Contrary to what many commentators will inevitably conclude in the light
of what appears to be a multiparty, multi-factional political jungle, it
is my conclusion that this pattern bodes well for the future of
democratic politics in Pakistan. First, it heralds the demise of the
so-called One Unit doctrine which has dogged the chances of a multiplex,
federal system like India's since the country's inception more than half
a century ago. This is because the situation has come about, not through
the divide and conquer tactics of military dictators, but through the
medium of a constitutionally structured, grassroots political process.
Clearly, the role of President Musharraf and his supporters in the
military-bureaucratic-feudal complex is destined to be decisive in the
eventual outcome. Put simply, Musharraf so far has been sending out the
right signals. He has accepted the verdict of the electorate and has now
even hinted that he might step down as president if a majority of the
legislators seem destined to vote him out of office. If such an event
were to occur it would herald a truly monumental step towards the
country's political transformation. Unquestionably, even the hint of
such an eventuality, along with Musharraf's sweet reasonableness about
the outcome of the elections, certainly bespeaks of the salutary
influence that the United States and other democratic nations have
exerted on him. Undoubtedly, however, this is not the whole story.
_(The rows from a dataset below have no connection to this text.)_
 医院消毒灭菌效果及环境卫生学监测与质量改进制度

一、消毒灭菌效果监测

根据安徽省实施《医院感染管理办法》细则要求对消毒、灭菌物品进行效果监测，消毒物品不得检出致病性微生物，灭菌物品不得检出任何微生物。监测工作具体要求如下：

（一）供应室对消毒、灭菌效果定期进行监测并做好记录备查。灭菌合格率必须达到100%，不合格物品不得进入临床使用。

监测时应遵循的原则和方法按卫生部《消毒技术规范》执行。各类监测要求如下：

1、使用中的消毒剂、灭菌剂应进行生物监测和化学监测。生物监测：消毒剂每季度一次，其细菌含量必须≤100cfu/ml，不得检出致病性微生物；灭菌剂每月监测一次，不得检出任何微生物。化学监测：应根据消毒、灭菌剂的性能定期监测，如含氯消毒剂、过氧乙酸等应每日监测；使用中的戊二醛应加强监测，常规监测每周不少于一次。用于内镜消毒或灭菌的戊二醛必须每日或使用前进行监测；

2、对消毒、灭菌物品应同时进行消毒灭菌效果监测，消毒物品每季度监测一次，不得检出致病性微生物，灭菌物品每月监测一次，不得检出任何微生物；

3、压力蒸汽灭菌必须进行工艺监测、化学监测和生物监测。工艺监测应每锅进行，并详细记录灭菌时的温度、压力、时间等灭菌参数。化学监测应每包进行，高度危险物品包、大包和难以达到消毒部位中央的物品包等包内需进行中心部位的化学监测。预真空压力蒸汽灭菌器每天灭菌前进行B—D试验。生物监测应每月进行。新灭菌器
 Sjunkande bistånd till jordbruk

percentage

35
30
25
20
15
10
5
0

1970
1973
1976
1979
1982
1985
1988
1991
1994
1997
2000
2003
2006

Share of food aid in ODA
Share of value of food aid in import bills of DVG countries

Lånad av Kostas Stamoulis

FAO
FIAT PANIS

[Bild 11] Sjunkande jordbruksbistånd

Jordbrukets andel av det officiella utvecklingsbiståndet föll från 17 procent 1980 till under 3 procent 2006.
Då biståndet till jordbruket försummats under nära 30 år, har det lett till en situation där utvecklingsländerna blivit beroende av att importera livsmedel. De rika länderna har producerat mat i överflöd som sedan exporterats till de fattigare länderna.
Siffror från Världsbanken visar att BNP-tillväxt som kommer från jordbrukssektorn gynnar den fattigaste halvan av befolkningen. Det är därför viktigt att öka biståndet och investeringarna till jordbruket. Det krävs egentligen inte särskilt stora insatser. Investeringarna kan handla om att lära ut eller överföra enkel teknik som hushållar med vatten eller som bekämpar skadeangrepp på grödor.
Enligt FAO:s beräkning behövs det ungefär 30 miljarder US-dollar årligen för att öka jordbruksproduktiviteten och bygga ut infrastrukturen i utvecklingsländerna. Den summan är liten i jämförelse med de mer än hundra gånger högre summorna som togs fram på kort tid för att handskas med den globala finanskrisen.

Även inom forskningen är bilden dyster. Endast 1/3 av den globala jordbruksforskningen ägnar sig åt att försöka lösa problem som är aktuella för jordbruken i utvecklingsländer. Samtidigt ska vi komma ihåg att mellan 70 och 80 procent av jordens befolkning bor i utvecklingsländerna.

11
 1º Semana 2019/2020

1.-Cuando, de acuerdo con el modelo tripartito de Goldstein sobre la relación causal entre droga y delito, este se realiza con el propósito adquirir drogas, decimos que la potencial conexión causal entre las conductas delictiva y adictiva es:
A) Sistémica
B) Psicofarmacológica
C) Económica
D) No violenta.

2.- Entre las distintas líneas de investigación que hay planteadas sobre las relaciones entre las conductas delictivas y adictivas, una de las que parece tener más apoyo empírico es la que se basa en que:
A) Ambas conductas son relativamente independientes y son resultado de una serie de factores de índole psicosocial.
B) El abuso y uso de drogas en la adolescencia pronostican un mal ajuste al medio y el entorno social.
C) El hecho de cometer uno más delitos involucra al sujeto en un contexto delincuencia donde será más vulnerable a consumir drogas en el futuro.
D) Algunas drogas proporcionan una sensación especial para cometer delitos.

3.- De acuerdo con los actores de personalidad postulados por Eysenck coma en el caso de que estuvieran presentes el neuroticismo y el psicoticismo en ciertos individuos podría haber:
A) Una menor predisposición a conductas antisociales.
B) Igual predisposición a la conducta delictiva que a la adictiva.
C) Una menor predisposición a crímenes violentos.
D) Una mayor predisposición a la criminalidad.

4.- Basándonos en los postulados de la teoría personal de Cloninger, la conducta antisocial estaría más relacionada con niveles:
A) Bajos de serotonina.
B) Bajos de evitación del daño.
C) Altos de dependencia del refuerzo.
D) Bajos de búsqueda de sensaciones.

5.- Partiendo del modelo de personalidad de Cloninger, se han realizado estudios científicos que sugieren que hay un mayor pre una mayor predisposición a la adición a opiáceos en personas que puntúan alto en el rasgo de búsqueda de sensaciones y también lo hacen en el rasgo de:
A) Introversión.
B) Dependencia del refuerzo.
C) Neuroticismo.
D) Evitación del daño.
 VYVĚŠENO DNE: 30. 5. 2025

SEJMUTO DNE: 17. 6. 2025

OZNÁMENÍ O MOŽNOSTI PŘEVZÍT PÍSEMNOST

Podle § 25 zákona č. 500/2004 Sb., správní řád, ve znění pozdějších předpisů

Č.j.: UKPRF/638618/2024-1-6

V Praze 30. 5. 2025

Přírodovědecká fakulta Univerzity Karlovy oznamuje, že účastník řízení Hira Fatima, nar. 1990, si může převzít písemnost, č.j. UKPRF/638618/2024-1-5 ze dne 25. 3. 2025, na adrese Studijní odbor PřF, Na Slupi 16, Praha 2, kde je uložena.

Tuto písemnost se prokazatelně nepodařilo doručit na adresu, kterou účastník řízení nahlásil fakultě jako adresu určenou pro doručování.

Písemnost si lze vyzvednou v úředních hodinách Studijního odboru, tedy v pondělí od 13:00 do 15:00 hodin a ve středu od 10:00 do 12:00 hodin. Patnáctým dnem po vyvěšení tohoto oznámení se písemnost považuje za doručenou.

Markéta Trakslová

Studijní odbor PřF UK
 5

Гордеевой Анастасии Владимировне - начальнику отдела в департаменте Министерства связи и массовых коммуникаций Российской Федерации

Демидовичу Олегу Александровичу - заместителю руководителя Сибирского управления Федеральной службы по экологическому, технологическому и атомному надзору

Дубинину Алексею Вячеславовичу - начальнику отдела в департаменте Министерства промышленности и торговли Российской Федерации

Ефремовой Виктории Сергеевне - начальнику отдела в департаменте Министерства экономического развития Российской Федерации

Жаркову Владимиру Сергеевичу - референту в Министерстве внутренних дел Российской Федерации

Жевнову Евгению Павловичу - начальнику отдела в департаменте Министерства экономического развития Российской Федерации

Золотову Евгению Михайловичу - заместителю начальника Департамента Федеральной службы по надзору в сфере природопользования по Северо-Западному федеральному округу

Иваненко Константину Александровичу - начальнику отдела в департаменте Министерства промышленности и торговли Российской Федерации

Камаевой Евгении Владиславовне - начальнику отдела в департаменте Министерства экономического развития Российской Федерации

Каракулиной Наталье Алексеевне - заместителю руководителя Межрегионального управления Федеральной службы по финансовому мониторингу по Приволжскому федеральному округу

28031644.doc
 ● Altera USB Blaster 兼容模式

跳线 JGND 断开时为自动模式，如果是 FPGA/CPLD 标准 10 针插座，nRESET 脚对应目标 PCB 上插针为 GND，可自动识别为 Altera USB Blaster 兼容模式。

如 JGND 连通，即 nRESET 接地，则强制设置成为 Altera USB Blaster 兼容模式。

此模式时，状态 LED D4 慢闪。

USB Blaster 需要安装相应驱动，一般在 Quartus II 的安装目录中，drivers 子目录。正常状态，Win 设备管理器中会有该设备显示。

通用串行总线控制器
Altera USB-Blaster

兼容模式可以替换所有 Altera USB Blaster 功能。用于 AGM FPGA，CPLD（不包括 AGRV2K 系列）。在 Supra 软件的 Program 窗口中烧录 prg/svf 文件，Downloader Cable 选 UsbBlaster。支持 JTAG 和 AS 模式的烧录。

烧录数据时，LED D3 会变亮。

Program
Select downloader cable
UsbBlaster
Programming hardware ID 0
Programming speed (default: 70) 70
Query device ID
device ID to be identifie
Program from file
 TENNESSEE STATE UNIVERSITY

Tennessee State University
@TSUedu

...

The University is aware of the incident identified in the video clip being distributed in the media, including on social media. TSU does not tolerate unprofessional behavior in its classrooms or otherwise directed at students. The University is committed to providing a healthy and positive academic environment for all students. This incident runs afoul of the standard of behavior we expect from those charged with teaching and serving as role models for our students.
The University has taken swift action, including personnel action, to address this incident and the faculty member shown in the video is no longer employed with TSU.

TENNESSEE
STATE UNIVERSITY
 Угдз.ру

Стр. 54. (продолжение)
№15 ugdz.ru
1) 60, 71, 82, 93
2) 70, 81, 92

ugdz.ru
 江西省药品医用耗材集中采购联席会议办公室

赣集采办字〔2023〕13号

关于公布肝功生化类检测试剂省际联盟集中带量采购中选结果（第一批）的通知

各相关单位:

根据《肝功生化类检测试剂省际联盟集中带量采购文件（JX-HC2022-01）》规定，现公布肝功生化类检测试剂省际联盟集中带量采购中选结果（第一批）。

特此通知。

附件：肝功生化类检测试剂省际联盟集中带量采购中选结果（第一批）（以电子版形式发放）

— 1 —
Democratic processes at work in Pakistan itself have been even more
decisive because only these can account for why the electorate itself
has not only gone peaceably to the polls in record numbers; it also has
in the process used the ballot box to decisively reject the extremist
parties that would replace modern democracy with medieval theocracy.
If it is accurate to conclude that Pakistan may be on the verge of
finding its own pathway to modern civil society, it now behooves the
United States and other outsiders to give Pakistan a chance to craft a
pluralistic, federalized, democratic society suited to its own perceived
requirements. The columnist Beena Sarwar (Dawn, Feb 22) has rightly
warned us not to sneer at what the 2008 elections have cast up. She
paraphrases those who would declare, "What kind of democracy it is that
puts the fate of the country in the hands of a Nawaz Sharif and an Asif
Zardari? My lord, how weird! Help me understand..." Her "spontaneous
answer" is, "It's surely not worse than a democracy which puts the fate
of America - and the world - in the hands of a George W. Bush... TWICE!"
And how could it be worse than India having "democratically elected" a
"right wing BJP government in India backed by religious militants" who
"cause enormous damage to India's secular polity?"
To repeat, it now behooves America and all of us to give Pakistan a
chance to do it their way.
(Dr. Harold Gould is a visiting
scholar at the Centre for South Asian Studies, University of Virginia.